Data section
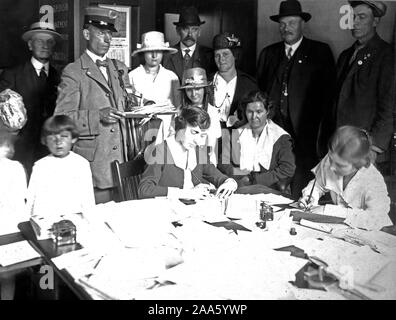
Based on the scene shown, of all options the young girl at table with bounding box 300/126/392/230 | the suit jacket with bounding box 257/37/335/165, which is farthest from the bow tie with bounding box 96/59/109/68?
the young girl at table with bounding box 300/126/392/230

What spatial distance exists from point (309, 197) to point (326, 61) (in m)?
1.06

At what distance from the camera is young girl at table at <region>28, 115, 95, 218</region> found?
1.61 meters

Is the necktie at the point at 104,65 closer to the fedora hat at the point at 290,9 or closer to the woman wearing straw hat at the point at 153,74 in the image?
the woman wearing straw hat at the point at 153,74

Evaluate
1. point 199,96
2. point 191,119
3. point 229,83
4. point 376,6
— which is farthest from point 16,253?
point 376,6

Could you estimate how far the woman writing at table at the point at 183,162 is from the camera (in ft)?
5.92

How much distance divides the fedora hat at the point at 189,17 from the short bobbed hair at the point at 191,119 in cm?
77

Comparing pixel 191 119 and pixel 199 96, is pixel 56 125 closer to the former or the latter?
pixel 191 119

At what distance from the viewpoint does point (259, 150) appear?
2.27 m

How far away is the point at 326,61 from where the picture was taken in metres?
2.38

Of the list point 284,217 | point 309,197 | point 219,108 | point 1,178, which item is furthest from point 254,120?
point 1,178

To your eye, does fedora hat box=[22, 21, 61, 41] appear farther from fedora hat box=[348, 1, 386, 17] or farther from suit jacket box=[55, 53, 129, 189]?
fedora hat box=[348, 1, 386, 17]

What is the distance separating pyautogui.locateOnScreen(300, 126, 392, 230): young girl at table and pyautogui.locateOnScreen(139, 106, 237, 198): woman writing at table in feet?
1.24
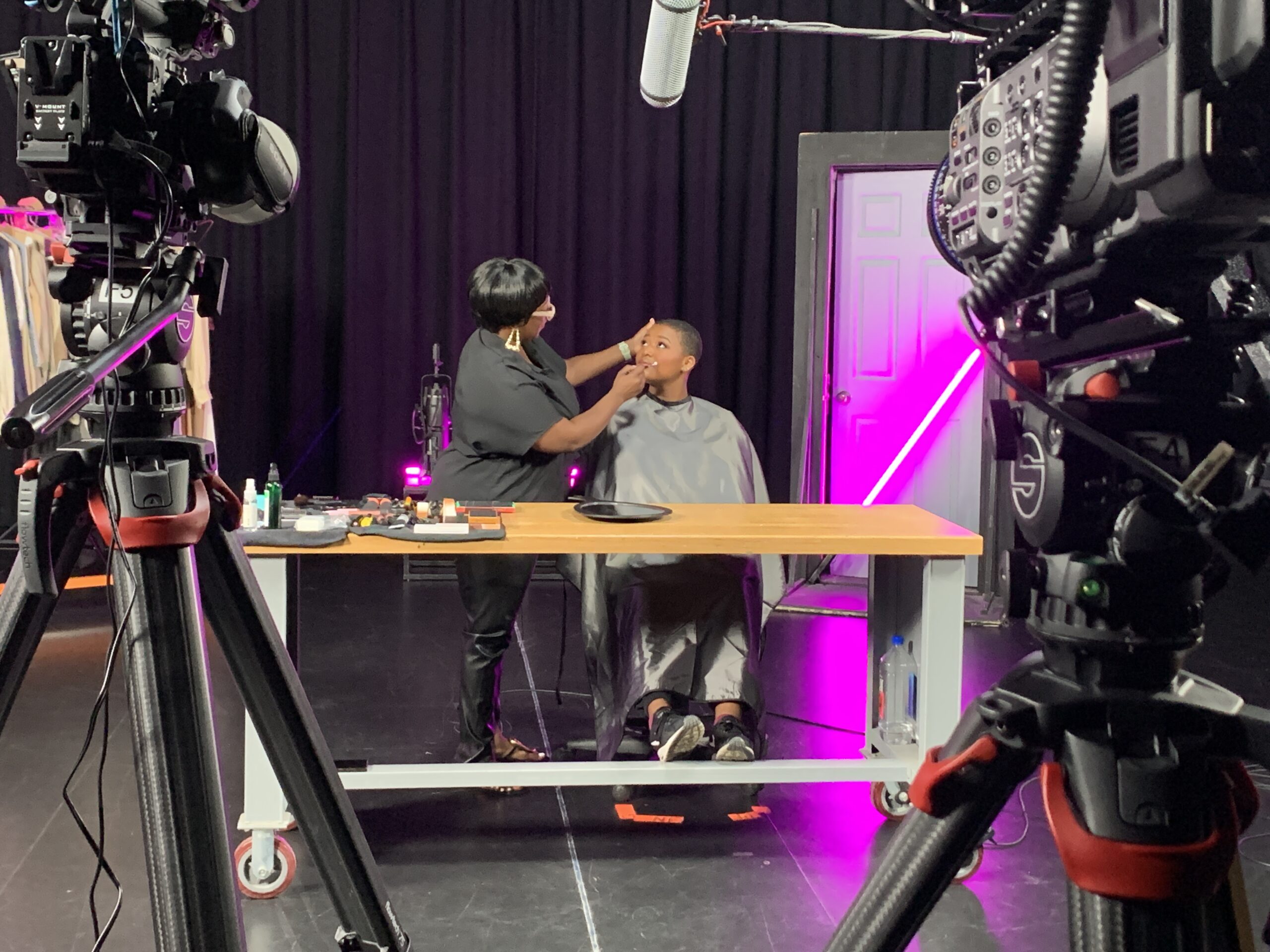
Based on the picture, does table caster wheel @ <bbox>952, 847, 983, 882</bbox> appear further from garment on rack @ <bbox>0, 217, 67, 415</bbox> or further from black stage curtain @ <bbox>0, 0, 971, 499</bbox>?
garment on rack @ <bbox>0, 217, 67, 415</bbox>

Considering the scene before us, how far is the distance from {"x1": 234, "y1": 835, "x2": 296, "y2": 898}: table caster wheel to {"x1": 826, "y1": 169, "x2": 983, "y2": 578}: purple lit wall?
3112 mm

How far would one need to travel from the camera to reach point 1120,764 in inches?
24.4

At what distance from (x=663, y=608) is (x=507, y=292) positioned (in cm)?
82

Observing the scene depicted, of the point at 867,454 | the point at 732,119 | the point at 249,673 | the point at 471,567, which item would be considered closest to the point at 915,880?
the point at 249,673

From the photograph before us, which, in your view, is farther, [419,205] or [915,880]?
[419,205]

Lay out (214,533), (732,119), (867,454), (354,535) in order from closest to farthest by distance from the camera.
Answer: (214,533) < (354,535) < (867,454) < (732,119)

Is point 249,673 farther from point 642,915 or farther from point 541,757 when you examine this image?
point 541,757

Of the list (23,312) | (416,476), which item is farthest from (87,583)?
(416,476)

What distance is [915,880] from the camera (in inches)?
26.4

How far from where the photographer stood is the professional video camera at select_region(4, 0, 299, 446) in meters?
0.90

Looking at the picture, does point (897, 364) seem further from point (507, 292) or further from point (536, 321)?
point (507, 292)

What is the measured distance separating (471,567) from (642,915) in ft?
2.99

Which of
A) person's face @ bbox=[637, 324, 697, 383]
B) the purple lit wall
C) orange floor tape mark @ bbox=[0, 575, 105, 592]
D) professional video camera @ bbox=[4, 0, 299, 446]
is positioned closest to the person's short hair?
person's face @ bbox=[637, 324, 697, 383]

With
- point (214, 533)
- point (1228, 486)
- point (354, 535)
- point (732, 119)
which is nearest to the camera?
point (1228, 486)
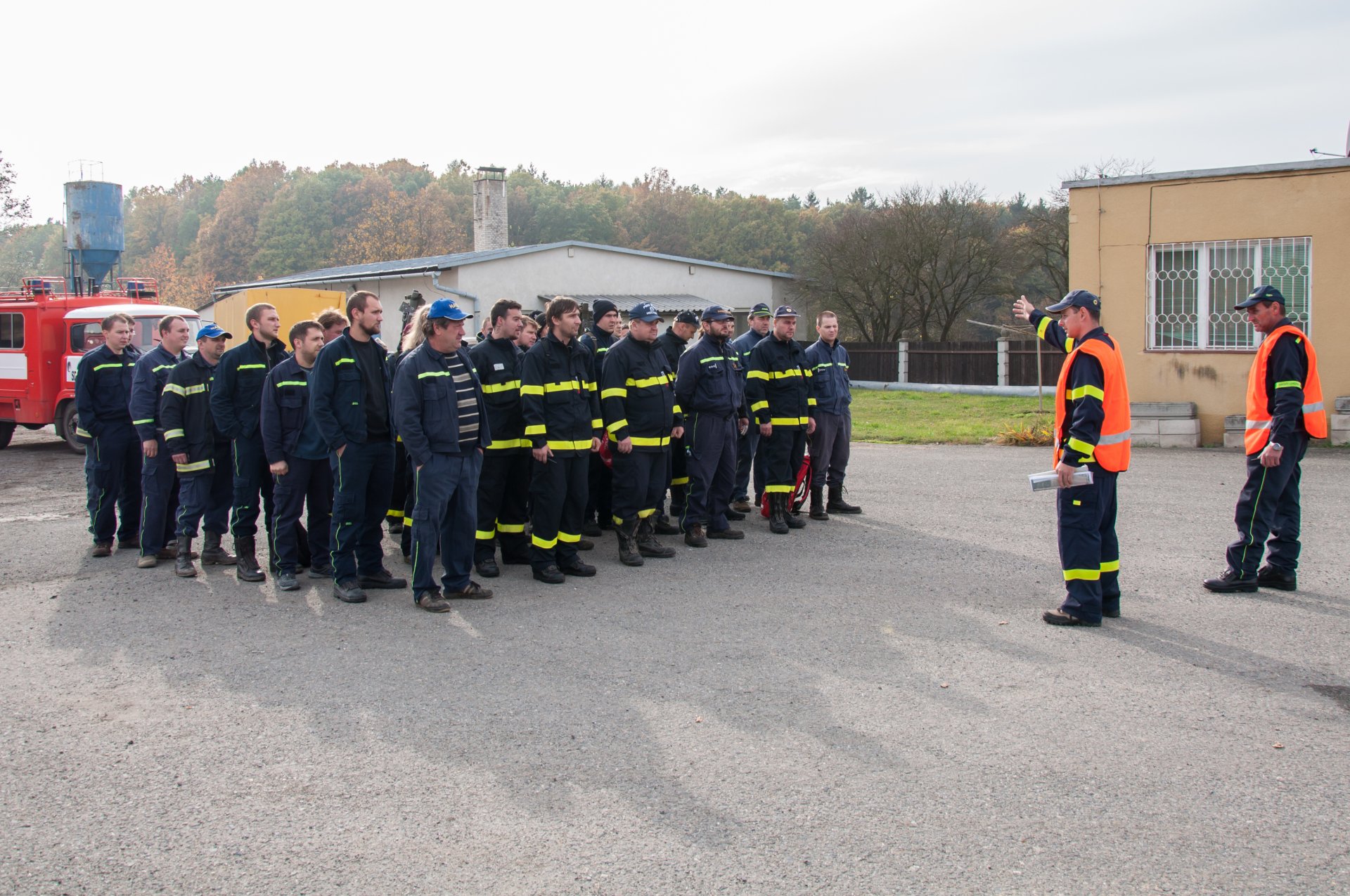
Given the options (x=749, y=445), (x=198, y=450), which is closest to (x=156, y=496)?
(x=198, y=450)

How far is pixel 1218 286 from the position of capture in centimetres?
1517

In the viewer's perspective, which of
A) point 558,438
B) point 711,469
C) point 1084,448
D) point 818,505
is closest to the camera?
point 1084,448

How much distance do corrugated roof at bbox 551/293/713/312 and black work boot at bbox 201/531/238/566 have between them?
25477 mm

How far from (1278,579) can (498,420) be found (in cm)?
575

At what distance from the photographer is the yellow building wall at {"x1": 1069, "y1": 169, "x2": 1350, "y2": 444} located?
47.4 feet

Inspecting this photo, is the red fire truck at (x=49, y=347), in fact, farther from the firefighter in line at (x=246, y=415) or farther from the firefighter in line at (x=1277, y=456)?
the firefighter in line at (x=1277, y=456)

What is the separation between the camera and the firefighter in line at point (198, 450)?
317 inches

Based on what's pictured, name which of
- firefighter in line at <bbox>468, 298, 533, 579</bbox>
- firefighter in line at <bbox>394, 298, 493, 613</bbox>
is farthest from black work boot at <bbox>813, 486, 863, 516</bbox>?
firefighter in line at <bbox>394, 298, 493, 613</bbox>

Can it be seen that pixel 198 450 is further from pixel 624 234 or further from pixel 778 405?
pixel 624 234

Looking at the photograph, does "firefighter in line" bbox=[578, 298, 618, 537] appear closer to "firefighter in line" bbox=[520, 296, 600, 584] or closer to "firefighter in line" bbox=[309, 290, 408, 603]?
"firefighter in line" bbox=[520, 296, 600, 584]

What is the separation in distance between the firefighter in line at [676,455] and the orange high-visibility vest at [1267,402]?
4523mm

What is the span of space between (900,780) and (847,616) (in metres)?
2.44

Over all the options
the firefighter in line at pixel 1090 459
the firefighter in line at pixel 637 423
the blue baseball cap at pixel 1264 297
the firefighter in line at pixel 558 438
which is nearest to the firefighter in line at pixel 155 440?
the firefighter in line at pixel 558 438

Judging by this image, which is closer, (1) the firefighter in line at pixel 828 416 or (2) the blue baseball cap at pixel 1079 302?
(2) the blue baseball cap at pixel 1079 302
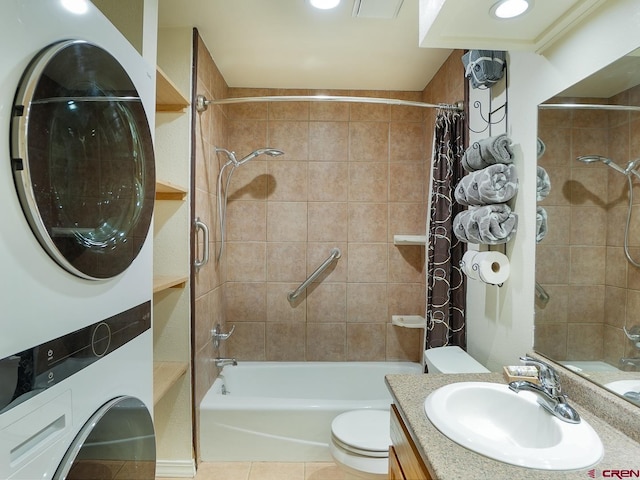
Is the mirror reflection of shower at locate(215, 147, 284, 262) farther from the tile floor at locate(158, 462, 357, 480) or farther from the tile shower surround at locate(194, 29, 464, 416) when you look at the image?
Result: the tile floor at locate(158, 462, 357, 480)

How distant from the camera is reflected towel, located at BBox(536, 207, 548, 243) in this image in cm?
129

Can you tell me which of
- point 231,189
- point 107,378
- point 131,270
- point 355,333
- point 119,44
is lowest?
point 355,333

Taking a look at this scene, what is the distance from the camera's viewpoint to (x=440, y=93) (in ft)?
7.73

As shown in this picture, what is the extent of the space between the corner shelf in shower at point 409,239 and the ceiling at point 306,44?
116 cm

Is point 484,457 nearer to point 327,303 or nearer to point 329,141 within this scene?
point 327,303

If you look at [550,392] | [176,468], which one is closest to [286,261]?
[176,468]

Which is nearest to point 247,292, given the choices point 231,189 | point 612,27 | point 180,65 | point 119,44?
point 231,189

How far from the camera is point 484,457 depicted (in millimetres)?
806

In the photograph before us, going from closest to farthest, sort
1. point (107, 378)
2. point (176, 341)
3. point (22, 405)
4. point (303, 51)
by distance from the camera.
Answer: point (22, 405)
point (107, 378)
point (176, 341)
point (303, 51)

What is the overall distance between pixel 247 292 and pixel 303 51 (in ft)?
5.78

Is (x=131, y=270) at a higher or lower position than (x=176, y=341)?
higher

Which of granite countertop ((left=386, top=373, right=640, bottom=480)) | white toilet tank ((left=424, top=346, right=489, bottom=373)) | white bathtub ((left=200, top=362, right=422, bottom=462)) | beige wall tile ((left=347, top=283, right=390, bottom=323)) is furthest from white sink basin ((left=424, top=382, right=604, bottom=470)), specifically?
beige wall tile ((left=347, top=283, right=390, bottom=323))

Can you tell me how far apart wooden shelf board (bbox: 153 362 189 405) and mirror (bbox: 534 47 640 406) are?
1.63 metres

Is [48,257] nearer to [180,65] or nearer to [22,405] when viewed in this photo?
[22,405]
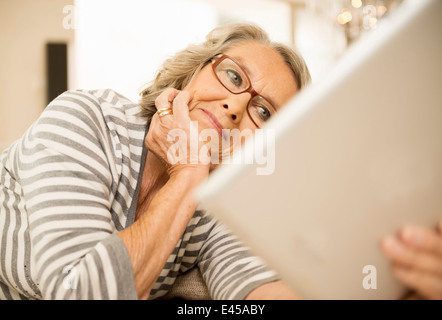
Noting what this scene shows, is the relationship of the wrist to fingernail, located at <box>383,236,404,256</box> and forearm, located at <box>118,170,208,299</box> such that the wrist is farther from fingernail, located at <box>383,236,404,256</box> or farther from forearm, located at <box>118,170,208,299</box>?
fingernail, located at <box>383,236,404,256</box>

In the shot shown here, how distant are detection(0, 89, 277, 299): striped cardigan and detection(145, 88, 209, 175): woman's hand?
0.08 meters

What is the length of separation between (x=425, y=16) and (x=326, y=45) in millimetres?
4093

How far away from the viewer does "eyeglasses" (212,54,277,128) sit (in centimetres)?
107

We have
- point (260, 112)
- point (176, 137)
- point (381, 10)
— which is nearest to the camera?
point (176, 137)

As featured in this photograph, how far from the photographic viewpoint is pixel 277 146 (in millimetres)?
345

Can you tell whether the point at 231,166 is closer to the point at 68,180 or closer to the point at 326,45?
the point at 68,180

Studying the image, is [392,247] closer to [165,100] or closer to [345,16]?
[165,100]

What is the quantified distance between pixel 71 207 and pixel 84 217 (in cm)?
3

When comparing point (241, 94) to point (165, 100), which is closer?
point (165, 100)

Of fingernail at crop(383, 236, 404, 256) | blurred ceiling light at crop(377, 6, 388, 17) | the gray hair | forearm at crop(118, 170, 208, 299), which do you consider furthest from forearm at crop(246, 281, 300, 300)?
blurred ceiling light at crop(377, 6, 388, 17)

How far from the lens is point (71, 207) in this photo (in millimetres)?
671

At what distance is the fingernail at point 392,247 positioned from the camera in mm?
443

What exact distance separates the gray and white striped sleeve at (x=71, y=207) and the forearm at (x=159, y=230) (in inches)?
1.1

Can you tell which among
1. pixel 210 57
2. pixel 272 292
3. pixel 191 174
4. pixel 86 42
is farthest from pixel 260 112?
pixel 86 42
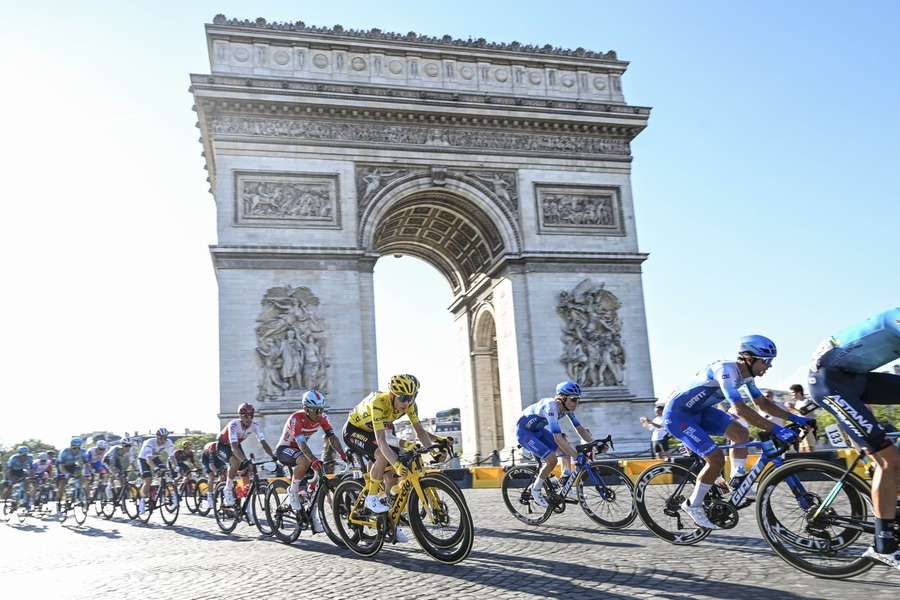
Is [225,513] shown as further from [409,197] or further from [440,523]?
[409,197]

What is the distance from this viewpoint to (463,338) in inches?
1351

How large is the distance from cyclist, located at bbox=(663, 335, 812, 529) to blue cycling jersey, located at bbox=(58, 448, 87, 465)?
1655 cm

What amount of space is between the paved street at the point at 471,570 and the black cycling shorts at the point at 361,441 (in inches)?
43.2

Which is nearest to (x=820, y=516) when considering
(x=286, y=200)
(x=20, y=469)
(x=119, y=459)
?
(x=119, y=459)

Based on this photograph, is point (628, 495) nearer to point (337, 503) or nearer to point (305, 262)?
point (337, 503)

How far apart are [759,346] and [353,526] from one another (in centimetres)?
454

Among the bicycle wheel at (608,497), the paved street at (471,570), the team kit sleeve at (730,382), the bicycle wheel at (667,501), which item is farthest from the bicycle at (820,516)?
the bicycle wheel at (608,497)

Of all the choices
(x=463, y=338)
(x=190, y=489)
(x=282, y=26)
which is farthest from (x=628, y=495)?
(x=463, y=338)

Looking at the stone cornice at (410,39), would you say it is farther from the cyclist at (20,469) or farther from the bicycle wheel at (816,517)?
the bicycle wheel at (816,517)

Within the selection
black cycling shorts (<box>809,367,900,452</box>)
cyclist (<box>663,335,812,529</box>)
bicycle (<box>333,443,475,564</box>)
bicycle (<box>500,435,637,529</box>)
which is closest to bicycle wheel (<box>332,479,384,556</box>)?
bicycle (<box>333,443,475,564</box>)

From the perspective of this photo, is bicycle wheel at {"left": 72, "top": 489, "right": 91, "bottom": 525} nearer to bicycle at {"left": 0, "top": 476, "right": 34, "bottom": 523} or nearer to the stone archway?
bicycle at {"left": 0, "top": 476, "right": 34, "bottom": 523}

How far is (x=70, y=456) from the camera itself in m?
20.1

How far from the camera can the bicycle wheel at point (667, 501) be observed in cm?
801

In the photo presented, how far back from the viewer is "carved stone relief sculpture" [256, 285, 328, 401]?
24.7 metres
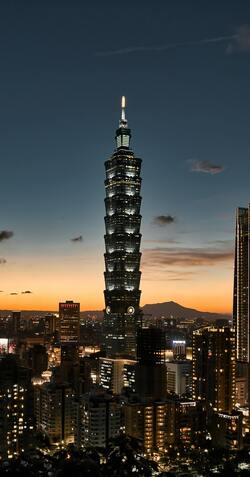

Objective
Could you give every line from the one with "How far from the camera can" through the end of the records as a numbered list, leaving out blank lines and pictures?

Exercise output
1. How far from the camera can the bicycle wheel at point (667, 501) be observed in cm?
2. 801
3. In the photo presented, how far back from the viewer is "carved stone relief sculpture" [256, 285, 328, 401]?
4. 24.7 metres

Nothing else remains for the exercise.